- **Your instructions**
Scan the lines below for the string "frames" and copy every one that has it.
※
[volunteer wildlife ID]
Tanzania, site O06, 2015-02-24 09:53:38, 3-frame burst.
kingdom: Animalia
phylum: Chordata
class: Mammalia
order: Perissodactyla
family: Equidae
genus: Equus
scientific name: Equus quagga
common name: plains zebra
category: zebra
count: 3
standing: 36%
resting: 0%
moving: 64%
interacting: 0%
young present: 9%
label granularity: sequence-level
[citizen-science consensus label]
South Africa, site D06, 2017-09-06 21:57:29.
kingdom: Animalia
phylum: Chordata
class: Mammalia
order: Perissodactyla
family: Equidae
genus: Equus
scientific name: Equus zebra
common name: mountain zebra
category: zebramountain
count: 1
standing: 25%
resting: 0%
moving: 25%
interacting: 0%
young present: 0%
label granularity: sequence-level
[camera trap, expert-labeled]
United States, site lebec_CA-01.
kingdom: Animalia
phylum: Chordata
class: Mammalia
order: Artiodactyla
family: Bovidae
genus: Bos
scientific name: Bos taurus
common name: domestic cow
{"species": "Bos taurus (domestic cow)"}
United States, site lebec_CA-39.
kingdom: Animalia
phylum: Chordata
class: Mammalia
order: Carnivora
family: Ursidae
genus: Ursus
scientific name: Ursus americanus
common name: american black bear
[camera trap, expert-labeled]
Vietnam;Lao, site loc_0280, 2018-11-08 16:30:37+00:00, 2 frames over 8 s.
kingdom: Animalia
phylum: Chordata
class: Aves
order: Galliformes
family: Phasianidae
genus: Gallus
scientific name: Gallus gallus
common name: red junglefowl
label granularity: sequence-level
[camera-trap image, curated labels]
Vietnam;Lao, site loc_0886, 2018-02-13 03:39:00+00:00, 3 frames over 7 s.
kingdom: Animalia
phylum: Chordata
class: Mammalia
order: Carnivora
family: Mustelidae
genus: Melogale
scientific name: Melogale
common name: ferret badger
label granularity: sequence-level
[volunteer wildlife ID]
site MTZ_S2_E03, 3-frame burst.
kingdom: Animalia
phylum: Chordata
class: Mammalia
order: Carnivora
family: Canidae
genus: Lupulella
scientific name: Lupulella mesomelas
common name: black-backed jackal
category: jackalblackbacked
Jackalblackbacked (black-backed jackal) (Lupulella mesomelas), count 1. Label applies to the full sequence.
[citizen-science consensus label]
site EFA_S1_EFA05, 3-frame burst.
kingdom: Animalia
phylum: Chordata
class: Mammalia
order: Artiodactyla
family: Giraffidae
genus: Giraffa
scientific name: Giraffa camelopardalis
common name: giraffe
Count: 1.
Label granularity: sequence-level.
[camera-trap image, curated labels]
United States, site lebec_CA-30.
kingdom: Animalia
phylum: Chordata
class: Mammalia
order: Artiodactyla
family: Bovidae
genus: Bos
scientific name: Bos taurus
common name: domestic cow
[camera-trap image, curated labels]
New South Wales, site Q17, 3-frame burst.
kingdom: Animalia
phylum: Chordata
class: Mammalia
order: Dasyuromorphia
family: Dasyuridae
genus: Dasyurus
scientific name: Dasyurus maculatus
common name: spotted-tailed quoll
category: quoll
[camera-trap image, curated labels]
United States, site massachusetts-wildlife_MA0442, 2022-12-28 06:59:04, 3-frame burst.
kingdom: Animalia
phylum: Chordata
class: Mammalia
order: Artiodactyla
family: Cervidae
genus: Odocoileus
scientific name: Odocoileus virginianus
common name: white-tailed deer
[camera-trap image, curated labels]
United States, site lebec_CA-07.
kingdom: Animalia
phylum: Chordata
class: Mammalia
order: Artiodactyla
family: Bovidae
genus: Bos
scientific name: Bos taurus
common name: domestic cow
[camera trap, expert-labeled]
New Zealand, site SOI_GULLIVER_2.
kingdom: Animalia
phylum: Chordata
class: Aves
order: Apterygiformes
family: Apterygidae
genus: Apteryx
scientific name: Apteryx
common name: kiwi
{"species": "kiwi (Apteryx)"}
※
- **Exercise result**
Vietnam;Lao, site loc_0280, 2018-11-08 16:30:37+00:00, 2 frames over 8 s.
Vietnam;Lao, site loc_0886, 2018-02-13 03:39:00+00:00, 3 frames over 7 s.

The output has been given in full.